The first order of business was to give the house a proper front door. The existing doors facing the driveway were hidden away under a small porch, and what was probably intended to be the main entry was around the corner, halfway down the south side of the house.
Extending the house 14’ to the east gave the house a well-defined front entry adjacent to the driveway.
Inside the house, the living room was on the second floor, isolated from the kitchen and dining room. This meant it was hardly used, and a single 300 square foot room on the main level had to serve as a mud room, dining room, and living room.

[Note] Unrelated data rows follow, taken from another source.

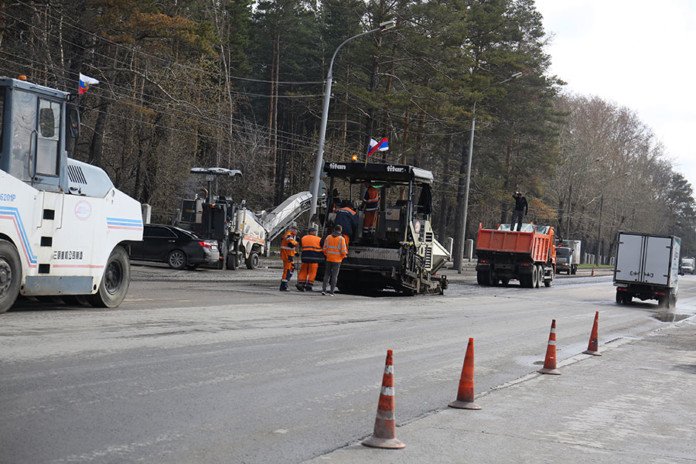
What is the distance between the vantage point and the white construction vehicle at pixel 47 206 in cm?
1355

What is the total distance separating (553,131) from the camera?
2832 inches

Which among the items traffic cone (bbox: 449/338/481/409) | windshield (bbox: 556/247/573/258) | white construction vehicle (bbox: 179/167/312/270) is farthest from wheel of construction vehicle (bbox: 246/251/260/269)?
windshield (bbox: 556/247/573/258)

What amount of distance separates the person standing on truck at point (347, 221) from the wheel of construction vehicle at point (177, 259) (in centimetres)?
869

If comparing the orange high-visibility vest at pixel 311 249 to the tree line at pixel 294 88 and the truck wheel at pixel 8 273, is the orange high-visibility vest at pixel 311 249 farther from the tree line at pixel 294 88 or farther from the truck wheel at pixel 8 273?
the tree line at pixel 294 88

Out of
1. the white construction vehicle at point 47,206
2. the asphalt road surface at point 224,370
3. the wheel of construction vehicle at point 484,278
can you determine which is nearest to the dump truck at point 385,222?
the asphalt road surface at point 224,370

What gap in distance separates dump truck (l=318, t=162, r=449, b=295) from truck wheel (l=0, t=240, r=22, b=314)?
1310 cm

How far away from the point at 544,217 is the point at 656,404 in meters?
73.9

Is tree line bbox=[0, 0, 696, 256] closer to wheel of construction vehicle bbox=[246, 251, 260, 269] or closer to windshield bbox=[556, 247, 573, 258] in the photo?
windshield bbox=[556, 247, 573, 258]

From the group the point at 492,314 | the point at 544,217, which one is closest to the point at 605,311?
the point at 492,314

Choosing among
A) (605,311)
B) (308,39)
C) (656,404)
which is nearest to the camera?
(656,404)

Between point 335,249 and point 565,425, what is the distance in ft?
50.5

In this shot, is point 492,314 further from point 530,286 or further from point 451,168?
point 451,168

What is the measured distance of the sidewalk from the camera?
24.6 feet

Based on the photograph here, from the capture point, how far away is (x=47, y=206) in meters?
14.1
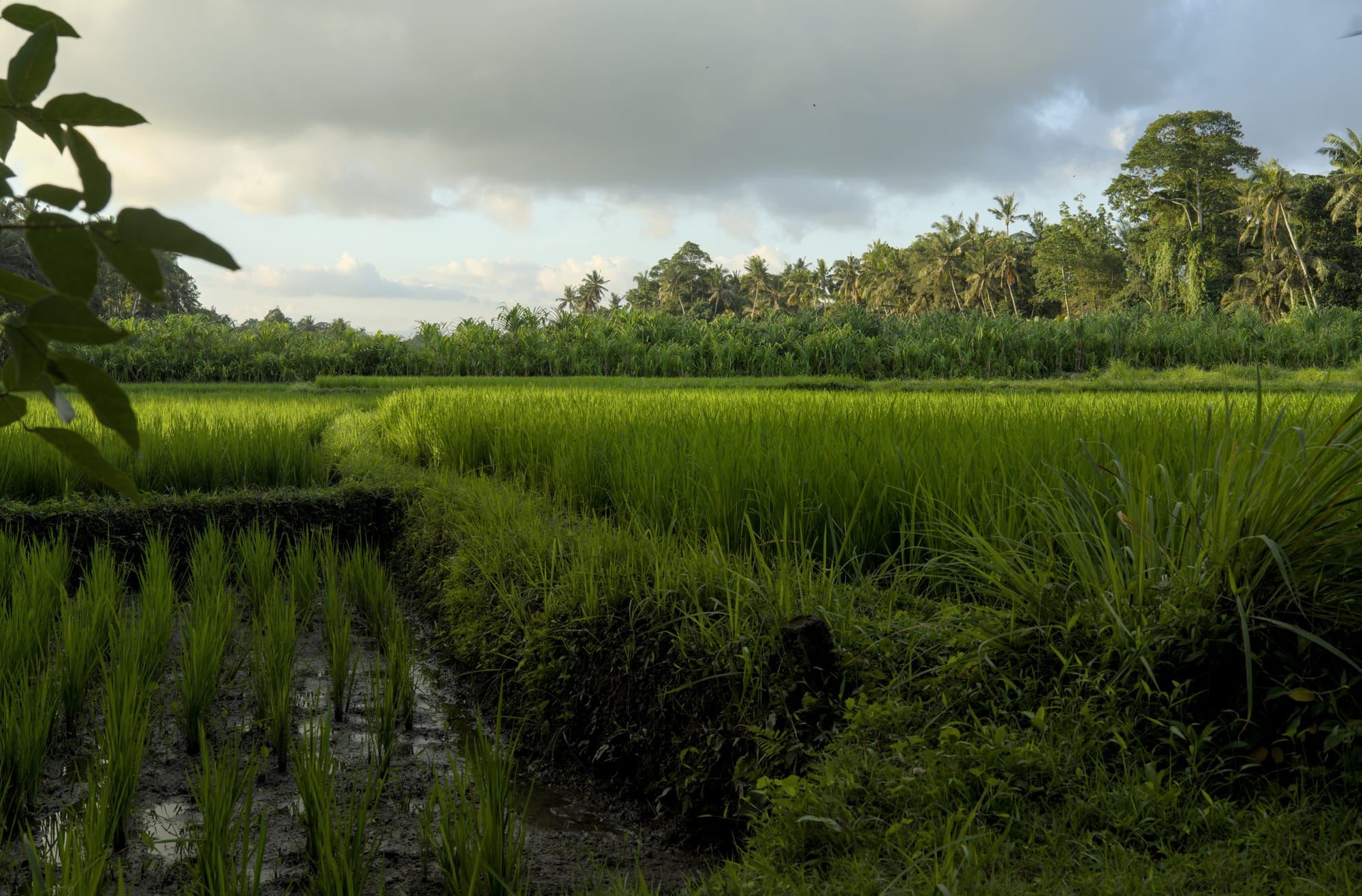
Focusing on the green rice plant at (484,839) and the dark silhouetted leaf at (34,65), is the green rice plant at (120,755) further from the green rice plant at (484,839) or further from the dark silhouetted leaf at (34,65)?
the dark silhouetted leaf at (34,65)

The addition made room on level 1 for a proper entryway and a seating area that gave the main level a living space of its own, and made the space adjacent to the kitchen a dedicated dining area. On the second level the addition made room for an additional bedroom, giving everyone in the family a space to call their own.
The existing deck that wrapped around the house had seen better days, and while it was oriented to take in the views it baked in the summer and froze in the winter, so it was torn down and replaced with a new wrap-around porch.
The porch’s roof made both the indoor and outdoor spaces more usable, providing protection from the sun and weather. A new 12’ sliding glass door allowed the dining room to open up to the porch for indoor-outdoor living on warm days and evenings, where the owners can watch the sun set over the foothills as they enjoy dinner.